SUPPLIED MATERIAL section start
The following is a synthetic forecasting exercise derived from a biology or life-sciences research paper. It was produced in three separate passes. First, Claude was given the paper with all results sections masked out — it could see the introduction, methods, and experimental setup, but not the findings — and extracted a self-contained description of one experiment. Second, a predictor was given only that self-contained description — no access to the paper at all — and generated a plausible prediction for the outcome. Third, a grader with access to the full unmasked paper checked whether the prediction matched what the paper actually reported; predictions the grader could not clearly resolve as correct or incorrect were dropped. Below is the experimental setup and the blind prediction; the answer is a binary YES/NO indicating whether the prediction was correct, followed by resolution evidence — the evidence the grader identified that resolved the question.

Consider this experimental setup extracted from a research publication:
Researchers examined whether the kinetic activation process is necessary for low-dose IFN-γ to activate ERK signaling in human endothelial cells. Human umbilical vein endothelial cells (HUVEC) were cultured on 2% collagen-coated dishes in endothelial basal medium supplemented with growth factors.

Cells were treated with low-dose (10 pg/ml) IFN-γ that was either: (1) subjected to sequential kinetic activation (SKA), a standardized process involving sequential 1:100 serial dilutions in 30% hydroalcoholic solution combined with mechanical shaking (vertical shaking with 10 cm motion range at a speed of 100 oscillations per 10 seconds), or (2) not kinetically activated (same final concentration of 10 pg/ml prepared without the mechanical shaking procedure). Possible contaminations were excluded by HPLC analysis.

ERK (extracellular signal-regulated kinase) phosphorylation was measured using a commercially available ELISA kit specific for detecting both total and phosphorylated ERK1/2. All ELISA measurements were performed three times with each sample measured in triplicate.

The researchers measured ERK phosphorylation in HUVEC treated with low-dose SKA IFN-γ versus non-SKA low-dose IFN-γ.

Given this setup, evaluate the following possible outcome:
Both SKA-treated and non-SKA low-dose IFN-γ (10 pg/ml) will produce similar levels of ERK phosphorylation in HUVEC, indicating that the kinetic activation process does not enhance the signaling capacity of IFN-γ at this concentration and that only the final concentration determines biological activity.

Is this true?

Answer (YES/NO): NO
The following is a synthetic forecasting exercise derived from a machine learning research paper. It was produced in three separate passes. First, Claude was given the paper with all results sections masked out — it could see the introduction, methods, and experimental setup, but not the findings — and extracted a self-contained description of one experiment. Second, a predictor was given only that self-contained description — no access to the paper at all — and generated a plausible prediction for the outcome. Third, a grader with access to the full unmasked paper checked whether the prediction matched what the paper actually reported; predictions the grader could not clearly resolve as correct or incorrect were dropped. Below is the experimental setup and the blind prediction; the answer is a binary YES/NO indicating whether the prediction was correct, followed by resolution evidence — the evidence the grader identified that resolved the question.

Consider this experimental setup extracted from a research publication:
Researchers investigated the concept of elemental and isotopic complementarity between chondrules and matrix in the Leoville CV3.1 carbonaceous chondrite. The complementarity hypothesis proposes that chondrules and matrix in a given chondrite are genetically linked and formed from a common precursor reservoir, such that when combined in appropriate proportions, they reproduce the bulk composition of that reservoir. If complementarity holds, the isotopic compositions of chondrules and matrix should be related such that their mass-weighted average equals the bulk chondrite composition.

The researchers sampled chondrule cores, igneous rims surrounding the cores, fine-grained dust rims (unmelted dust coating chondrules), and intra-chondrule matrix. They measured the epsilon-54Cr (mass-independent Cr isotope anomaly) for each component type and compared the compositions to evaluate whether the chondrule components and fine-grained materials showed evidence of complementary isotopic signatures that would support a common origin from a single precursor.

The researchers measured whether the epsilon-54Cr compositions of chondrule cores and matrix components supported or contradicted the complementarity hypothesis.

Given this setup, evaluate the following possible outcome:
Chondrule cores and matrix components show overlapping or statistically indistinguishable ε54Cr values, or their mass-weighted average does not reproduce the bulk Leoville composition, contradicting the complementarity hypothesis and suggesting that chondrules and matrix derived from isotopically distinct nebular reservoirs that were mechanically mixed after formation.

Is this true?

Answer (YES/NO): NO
SUPPLIED MATERIAL section end
THE PROBLEM: Reproduce the listing in full. Keep it exactly as written.

SOLUTION FOR THIS EXERCISE:
The following is a synthetic forecasting exercise derived from a biology or life-sciences research paper. It was produced in three separate passes. First, Claude was given the paper with all results sections masked out — it could see the introduction, methods, and experimental setup, but not the findings — and extracted a self-contained description of one experiment. Second, a predictor was given only that self-contained description — no access to the paper at all — and generated a plausible prediction for the outcome. Third, a grader with access to the full unmasked paper checked whether the prediction matched what the paper actually reported; predictions the grader could not clearly resolve as correct or incorrect were dropped. Below is the experimental setup and the blind prediction; the answer is a binary YES/NO indicating whether the prediction was correct, followed by resolution evidence — the evidence the grader identified that resolved the question.

Consider this experimental setup extracted from a research publication:
Researchers examined whether the kinetic activation process is necessary for low-dose IFN-γ to activate ERK signaling in human endothelial cells. Human umbilical vein endothelial cells (HUVEC) were cultured on 2% collagen-coated dishes in endothelial basal medium supplemented with growth factors.

Cells were treated with low-dose (10 pg/ml) IFN-γ that was either: (1) subjected to sequential kinetic activation (SKA), a standardized process involving sequential 1:100 serial dilutions in 30% hydroalcoholic solution combined with mechanical shaking (vertical shaking with 10 cm motion range at a speed of 100 oscillations per 10 seconds), or (2) not kinetically activated (same final concentration of 10 pg/ml prepared without the mechanical shaking procedure). Possible contaminations were excluded by HPLC analysis.

ERK (extracellular signal-regulated kinase) phosphorylation was measured using a commercially available ELISA kit specific for detecting both total and phosphorylated ERK1/2. All ELISA measurements were performed three times with each sample measured in triplicate.

The researchers measured ERK phosphorylation in HUVEC treated with low-dose SKA IFN-γ versus non-SKA low-dose IFN-γ.

Given this setup, evaluate the following possible outcome:
Both SKA-treated and non-SKA low-dose IFN-γ (10 pg/ml) will produce similar levels of ERK phosphorylation in HUVEC, indicating that the kinetic activation process does not enhance the signaling capacity of IFN-γ at this concentration and that only the final concentration determines biological activity.

Is this true?

Answer (YES/NO): NO
The following is a synthetic forecasting exercise derived from a machine learning research paper. It was produced in three separate passes. First, Claude was given the paper with all results sections masked out — it could see the introduction, methods, and experimental setup, but not the findings — and extracted a self-contained description of one experiment. Second, a predictor was given only that self-contained description — no access to the paper at all — and generated a plausible prediction for the outcome. Third, a grader with access to the full unmasked paper checked whether the prediction matched what the paper actually reported; predictions the grader could not clearly resolve as correct or incorrect were dropped. Below is the experimental setup and the blind prediction; the answer is a binary YES/NO indicating whether the prediction was correct, followed by resolution evidence — the evidence the grader identified that resolved the question.

Consider this experimental setup extracted from a research publication:
Researchers investigated the concept of elemental and isotopic complementarity between chondrules and matrix in the Leoville CV3.1 carbonaceous chondrite. The complementarity hypothesis proposes that chondrules and matrix in a given chondrite are genetically linked and formed from a common precursor reservoir, such that when combined in appropriate proportions, they reproduce the bulk composition of that reservoir. If complementarity holds, the isotopic compositions of chondrules and matrix should be related such that their mass-weighted average equals the bulk chondrite composition.

The researchers sampled chondrule cores, igneous rims surrounding the cores, fine-grained dust rims (unmelted dust coating chondrules), and intra-chondrule matrix. They measured the epsilon-54Cr (mass-independent Cr isotope anomaly) for each component type and compared the compositions to evaluate whether the chondrule components and fine-grained materials showed evidence of complementary isotopic signatures that would support a common origin from a single precursor.

The researchers measured whether the epsilon-54Cr compositions of chondrule cores and matrix components supported or contradicted the complementarity hypothesis.

Given this setup, evaluate the following possible outcome:
Chondrule cores and matrix components show overlapping or statistically indistinguishable ε54Cr values, or their mass-weighted average does not reproduce the bulk Leoville composition, contradicting the complementarity hypothesis and suggesting that chondrules and matrix derived from isotopically distinct nebular reservoirs that were mechanically mixed after formation.

Is this true?

Answer (YES/NO): NO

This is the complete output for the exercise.